Exercise instructions:
(1) According to the passage on seersucker clothing, which menswear maker of the 1950s was based in New Orleans?
(2) Write the text that would follow the final sentence of the passage on seersucker clothing.

During the 1950s, cheap railroad stripe overalls were worn by many young boys until they were old enough to wear jeans. This coincided with the popularity of train sets, and films such as The Great Locomotive Chase.  At the same time, seersucker formal wear continued to be worn by many professional adults in the Southern and Southwestern US. College professors were known to favor full suits with red bow ties, although 1950s Ivy League and 21st century preppy students usually restricted themselves to a single seersucker garment such as a blazer paired with khaki chino trousers. Menswear brands famous for manufacturing seersucker at this time included Brooks Brothers, Macy's, Sears, and Joseph Haspel of New Orleans.

In the 1970s, seersucker trousers were popular among young urban African Americans seeking to connect to their rural American heritage. The fabric made a comeback among teenage girls in the 1990s, and again in the 2010s.

Beginning in 1996, the US Senate held a Seersucker Thursday in June, where the participants dress in traditionally Southern clothing, but the tradition was discontinued in June 2012. It had been revived by members of the US Senate in 2014.

Records of spatial reasoning questions
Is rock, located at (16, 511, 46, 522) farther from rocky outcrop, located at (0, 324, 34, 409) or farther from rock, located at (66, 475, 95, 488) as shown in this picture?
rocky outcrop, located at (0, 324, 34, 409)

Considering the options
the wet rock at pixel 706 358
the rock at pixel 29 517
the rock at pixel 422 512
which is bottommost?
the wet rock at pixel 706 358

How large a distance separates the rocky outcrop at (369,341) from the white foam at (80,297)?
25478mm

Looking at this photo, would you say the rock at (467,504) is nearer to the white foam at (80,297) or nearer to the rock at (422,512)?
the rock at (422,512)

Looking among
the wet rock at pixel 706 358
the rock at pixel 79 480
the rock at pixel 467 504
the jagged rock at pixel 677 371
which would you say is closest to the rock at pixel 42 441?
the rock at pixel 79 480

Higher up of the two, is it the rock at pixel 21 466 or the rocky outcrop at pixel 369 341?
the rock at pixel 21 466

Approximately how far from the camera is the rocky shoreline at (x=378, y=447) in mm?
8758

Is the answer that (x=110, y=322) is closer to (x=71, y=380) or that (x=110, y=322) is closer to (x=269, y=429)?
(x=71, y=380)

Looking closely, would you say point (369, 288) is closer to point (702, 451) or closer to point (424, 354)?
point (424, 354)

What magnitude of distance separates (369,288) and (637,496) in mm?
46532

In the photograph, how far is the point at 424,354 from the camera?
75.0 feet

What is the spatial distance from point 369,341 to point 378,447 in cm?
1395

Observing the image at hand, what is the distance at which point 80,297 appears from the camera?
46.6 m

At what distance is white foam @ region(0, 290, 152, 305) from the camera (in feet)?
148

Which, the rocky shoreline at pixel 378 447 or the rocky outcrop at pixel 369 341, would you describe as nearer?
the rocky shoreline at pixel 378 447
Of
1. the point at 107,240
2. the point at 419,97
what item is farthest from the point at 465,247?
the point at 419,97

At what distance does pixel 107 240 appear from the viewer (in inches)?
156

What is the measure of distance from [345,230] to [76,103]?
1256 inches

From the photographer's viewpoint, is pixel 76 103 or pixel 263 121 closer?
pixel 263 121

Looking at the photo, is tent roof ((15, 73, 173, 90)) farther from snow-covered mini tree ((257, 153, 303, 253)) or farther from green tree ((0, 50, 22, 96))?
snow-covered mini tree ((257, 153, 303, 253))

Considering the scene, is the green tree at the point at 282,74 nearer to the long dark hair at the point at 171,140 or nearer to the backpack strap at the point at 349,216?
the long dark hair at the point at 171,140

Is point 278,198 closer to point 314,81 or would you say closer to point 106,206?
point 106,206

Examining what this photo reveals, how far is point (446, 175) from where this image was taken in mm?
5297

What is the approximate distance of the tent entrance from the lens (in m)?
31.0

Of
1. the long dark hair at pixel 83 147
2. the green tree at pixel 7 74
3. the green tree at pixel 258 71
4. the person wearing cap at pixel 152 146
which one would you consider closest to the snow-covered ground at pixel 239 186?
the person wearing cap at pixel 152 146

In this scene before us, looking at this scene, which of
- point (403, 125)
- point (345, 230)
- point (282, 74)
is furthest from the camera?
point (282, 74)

Solved problems:
(1) Joseph Haspel

(2)
2010 to present

From 2012 onwards, seersucker blazers and trousers made a comeback among American men due to a resurgence of interest in preppy clothing and the 1920s fashion showcased in the 2013 film version of The Great Gatsby. Although pale blue and dark blue stripes remained the most popular choice, alternative colors included green, red, black, grey, beige, yellow, orange, purple, pink, and brown. The traditional two-button blazer was updated with a slimmer cut and Edwardian-inspired lapel piping, and double-breasted jackets became available during the mid-2010s. Since 2010, "Seersucker Social" events have been held in major cities across the United States, where participants wear vintage clothes and ride vintage bicycles. Such events are the summer equivalent of a Tweed Run, which is traditionally held in the fall.

In the 2016 Olympics hosted by Brazil, the Australian Olympic team received green and white seersucker blazers and Toms Shoes rather than the traditional dark green with gold trim. At the same time, seersucker pants, skirts, espadrilles, blouses, and even bikinis were worn as casual attire by many fashion conscious young women in America.

Weaving process
Seersucker is made by slack-tension weave.  The threads are wound onto the two warp beams in groups of 10 to 16 for a narrow stripe. The stripes are always in the warp direction and on grain.  Today, seersucker is produced by a limited number of manufacturers.  It is a low-profit, high-cost item because of its slow weaving speed.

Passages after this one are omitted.